POEMS BY
THREE MICHAEL BURKARD
Accidental Press 1997
1 MY VOICE You write me and say you miss my voice. I do not want to give you my voice; I do not even know if I have a voice to give. I did, at first, want to send you a simple note, saying, simply, “My voice is broken.” It would not have been such a simple note. The sea, I see a couple of you at the sea, I do not see myself among you. I do not hear my own voice.
2 THE HOUSE OF NECKTIES I can’t help it—in one dream my friend from the sea years ignored me. Day later he followed me in a yellow car. But no one was driving when I looked. And my looks told me I would wind up in a very small space, with not enough breath for so many
people. Now I take care of the house of neckties for a few days. It’s a family house. But neckties make up various kinds of art—paintings, collages, unlikeCornell boxes with miniature of scissored neatly neckties within the boxes.

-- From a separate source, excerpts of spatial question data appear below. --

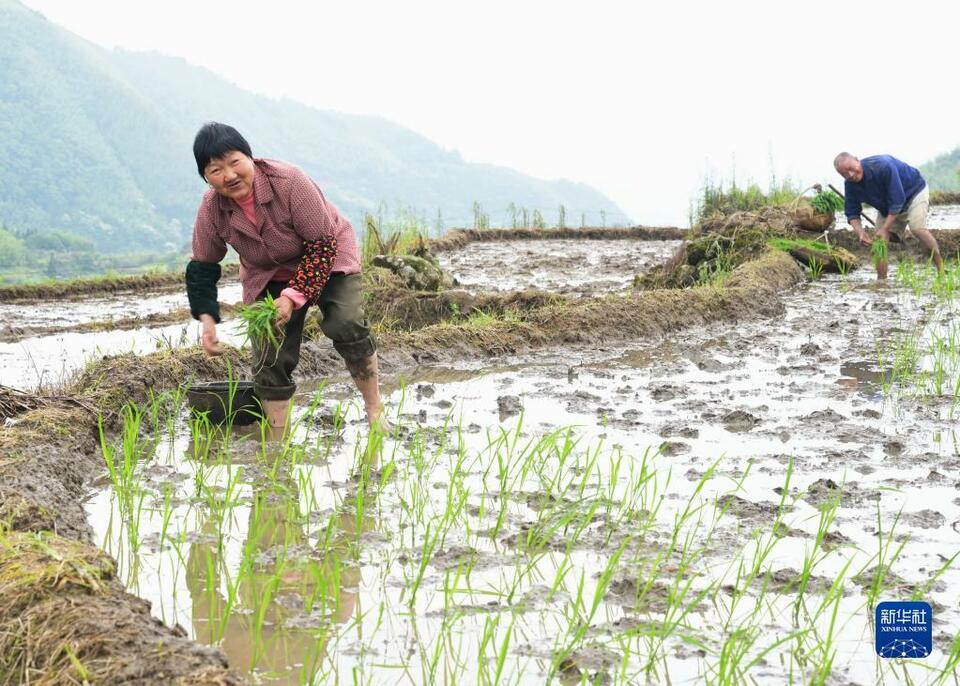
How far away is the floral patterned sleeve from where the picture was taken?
12.1ft

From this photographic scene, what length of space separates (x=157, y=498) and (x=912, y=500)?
2378 mm

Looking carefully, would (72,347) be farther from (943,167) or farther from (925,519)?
(943,167)

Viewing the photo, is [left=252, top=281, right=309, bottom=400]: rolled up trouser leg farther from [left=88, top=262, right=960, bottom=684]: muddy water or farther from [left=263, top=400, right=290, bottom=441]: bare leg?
[left=88, top=262, right=960, bottom=684]: muddy water

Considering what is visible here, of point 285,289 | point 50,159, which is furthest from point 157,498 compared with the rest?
point 50,159

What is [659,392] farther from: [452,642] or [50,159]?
[50,159]

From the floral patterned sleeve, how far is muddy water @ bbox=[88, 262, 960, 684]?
→ 64cm

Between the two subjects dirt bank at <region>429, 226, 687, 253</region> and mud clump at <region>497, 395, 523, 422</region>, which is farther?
dirt bank at <region>429, 226, 687, 253</region>

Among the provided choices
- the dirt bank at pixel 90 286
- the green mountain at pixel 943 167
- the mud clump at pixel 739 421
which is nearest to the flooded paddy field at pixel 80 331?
the dirt bank at pixel 90 286

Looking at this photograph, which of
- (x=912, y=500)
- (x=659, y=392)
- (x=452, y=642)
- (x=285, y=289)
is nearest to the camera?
(x=452, y=642)

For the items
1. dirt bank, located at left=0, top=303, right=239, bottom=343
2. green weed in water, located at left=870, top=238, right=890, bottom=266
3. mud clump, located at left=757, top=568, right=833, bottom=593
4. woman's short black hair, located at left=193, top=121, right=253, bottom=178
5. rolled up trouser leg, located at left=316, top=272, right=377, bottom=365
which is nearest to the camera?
mud clump, located at left=757, top=568, right=833, bottom=593

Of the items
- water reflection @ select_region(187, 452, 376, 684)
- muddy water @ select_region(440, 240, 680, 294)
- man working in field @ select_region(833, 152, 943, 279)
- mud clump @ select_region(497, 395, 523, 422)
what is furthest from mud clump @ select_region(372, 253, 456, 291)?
water reflection @ select_region(187, 452, 376, 684)

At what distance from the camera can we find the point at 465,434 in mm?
4066

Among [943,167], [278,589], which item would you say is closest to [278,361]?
[278,589]

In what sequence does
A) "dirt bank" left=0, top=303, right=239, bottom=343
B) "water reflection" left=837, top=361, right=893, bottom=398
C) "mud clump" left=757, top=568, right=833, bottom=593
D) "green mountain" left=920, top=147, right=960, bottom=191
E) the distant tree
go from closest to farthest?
"mud clump" left=757, top=568, right=833, bottom=593
"water reflection" left=837, top=361, right=893, bottom=398
"dirt bank" left=0, top=303, right=239, bottom=343
the distant tree
"green mountain" left=920, top=147, right=960, bottom=191
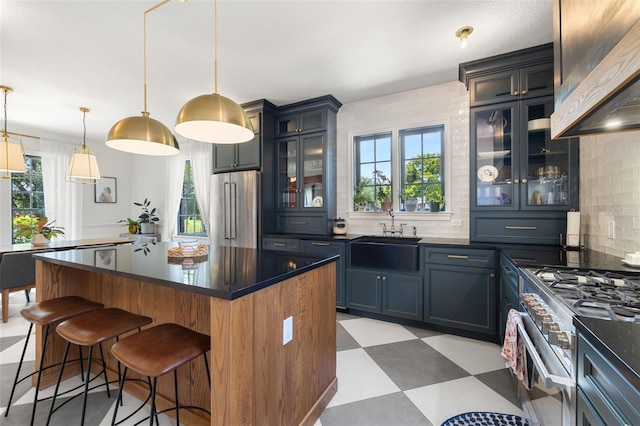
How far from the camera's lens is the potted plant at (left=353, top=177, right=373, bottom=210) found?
3.88 m

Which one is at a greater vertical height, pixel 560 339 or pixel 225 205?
pixel 225 205

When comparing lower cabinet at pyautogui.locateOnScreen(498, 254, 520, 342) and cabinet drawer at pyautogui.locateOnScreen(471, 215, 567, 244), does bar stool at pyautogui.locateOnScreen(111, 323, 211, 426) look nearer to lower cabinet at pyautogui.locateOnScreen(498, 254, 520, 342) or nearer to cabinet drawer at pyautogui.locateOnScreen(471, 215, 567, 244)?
lower cabinet at pyautogui.locateOnScreen(498, 254, 520, 342)

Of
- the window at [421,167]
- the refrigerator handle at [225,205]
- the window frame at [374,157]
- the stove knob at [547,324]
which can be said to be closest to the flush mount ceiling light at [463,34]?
the window at [421,167]

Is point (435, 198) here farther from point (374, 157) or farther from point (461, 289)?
point (461, 289)

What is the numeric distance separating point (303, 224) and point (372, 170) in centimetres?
121

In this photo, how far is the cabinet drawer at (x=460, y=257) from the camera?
268 cm

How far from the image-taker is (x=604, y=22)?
0.98m

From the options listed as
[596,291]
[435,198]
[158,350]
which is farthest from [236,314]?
[435,198]

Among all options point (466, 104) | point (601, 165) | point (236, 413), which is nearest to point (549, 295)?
point (236, 413)

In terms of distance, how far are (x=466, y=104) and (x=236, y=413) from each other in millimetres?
3579

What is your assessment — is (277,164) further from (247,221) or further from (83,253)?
(83,253)

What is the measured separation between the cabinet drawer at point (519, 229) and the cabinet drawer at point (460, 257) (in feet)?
1.00

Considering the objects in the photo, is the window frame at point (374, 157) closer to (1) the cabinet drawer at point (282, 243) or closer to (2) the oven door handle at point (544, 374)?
(1) the cabinet drawer at point (282, 243)

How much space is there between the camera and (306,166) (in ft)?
13.3
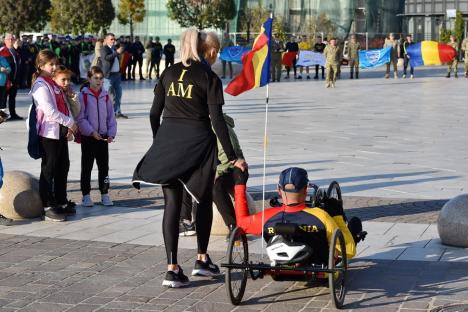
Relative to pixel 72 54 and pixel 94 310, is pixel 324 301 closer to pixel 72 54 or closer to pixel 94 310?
pixel 94 310

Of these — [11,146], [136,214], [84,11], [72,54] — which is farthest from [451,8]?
[136,214]

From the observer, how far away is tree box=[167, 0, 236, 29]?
213 ft

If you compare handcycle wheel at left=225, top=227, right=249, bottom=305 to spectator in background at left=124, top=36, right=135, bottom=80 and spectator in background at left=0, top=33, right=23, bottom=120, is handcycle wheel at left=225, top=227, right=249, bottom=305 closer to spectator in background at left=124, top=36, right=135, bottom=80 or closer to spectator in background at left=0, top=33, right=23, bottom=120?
spectator in background at left=0, top=33, right=23, bottom=120

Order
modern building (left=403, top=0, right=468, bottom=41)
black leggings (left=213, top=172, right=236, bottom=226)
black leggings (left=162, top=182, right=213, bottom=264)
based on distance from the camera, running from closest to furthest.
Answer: black leggings (left=162, top=182, right=213, bottom=264), black leggings (left=213, top=172, right=236, bottom=226), modern building (left=403, top=0, right=468, bottom=41)

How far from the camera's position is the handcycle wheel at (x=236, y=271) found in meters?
6.98

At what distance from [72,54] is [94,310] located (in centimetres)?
3113

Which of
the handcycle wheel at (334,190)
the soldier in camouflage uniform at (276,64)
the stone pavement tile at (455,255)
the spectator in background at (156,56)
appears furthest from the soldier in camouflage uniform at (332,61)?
the stone pavement tile at (455,255)

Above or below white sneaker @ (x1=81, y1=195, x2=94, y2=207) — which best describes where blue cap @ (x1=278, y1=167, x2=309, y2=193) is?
above

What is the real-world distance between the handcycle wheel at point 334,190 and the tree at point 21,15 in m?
→ 62.6

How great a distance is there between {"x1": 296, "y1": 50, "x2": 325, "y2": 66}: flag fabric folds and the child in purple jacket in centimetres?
2936

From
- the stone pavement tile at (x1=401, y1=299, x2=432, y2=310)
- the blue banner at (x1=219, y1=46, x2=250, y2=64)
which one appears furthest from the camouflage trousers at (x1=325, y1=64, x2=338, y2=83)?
the stone pavement tile at (x1=401, y1=299, x2=432, y2=310)

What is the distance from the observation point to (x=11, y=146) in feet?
56.0

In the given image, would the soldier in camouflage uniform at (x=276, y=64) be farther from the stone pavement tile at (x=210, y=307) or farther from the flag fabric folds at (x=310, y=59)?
the stone pavement tile at (x=210, y=307)

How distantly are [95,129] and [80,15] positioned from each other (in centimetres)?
6119
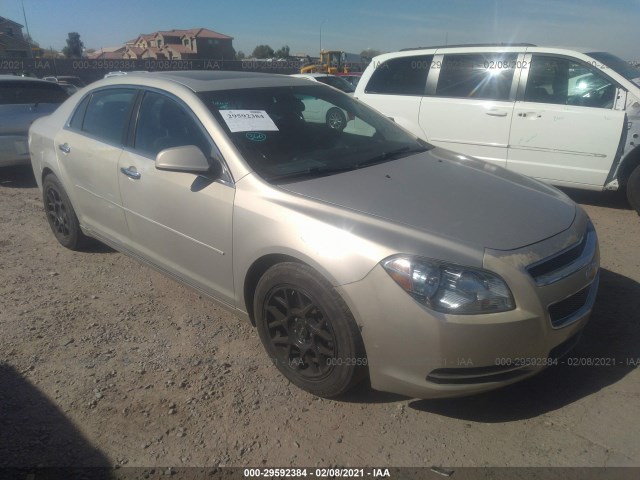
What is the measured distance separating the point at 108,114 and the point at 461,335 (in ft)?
10.2

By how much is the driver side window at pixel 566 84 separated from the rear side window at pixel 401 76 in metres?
1.37

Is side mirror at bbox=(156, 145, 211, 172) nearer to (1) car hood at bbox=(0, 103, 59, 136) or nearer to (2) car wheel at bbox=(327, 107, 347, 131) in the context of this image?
(2) car wheel at bbox=(327, 107, 347, 131)

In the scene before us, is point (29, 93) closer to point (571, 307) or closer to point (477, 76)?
point (477, 76)

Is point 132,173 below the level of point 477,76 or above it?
below

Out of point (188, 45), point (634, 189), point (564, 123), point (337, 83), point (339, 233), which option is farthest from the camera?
point (188, 45)

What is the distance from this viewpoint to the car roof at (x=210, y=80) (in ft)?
10.6

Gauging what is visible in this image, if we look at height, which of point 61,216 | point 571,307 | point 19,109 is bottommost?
point 61,216

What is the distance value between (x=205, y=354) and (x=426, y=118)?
4577 millimetres

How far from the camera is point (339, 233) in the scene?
2.28 meters

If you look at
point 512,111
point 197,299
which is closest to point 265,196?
point 197,299

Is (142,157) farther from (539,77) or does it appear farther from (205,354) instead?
(539,77)

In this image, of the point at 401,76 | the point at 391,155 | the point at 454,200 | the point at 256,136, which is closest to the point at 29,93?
the point at 401,76

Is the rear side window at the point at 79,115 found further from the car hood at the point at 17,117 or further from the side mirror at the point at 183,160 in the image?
the car hood at the point at 17,117

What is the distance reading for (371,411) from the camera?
251 cm
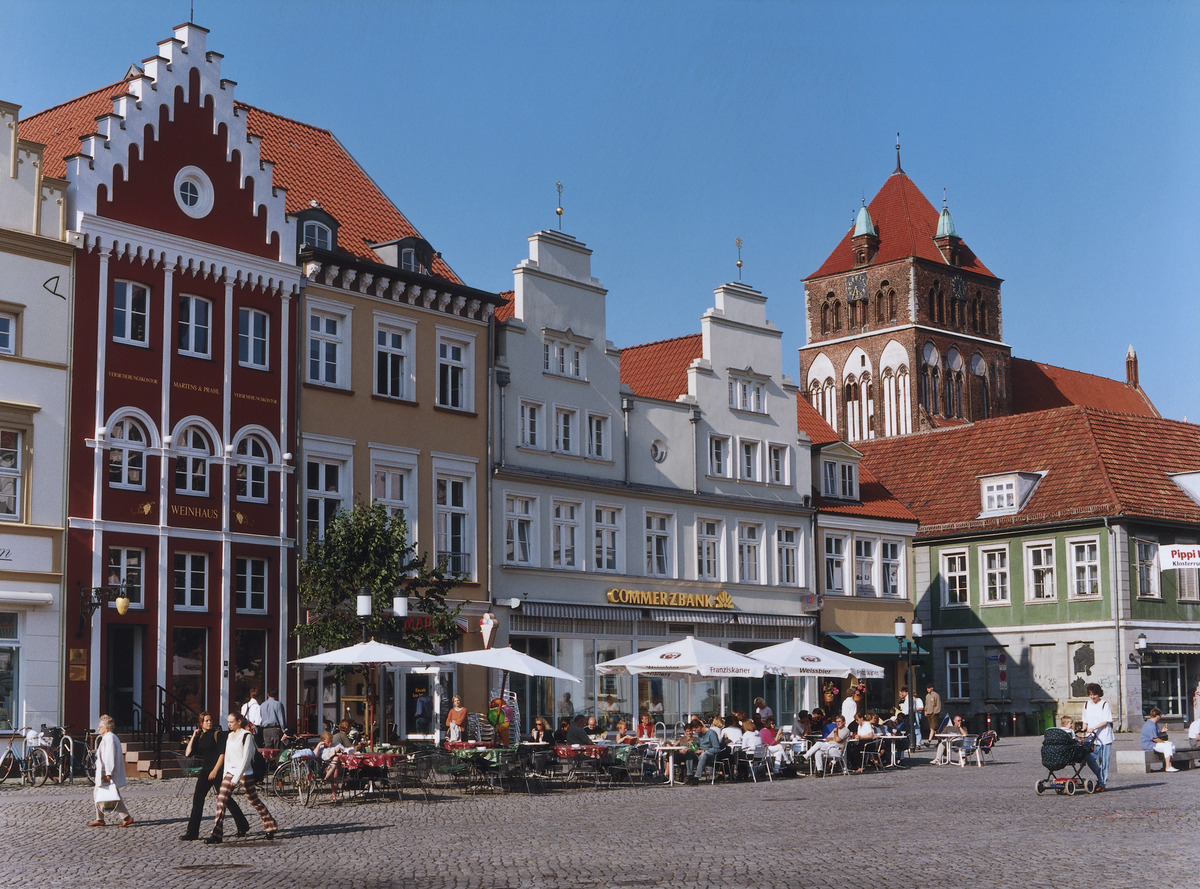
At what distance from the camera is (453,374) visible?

A boy is spelling himself to sleep the night before. I help. But more importantly I do not help. I am not by the sea. I am not walking my dog. I am not telling the truth. The rain may as well have three or four 1’s in its name. It is that hard to tell. Hard to fall also. I see your face for the thousandth time since leaving you. Or did you leave me? Or did neither of us never leave the other?
3 WINDOW OVERLOOKING OTHER PEOPLE’S LIVES for Todd
You’re on a world, and there is only one sea, and it’s small—it’s a small sea. And you’re there and there is one boat on the sea, and it’s a lost boat, no, wait a second, grasshopper, it wouldn’t be lost, it wouldn’t be lost at all. One boat on the sea. You’re there.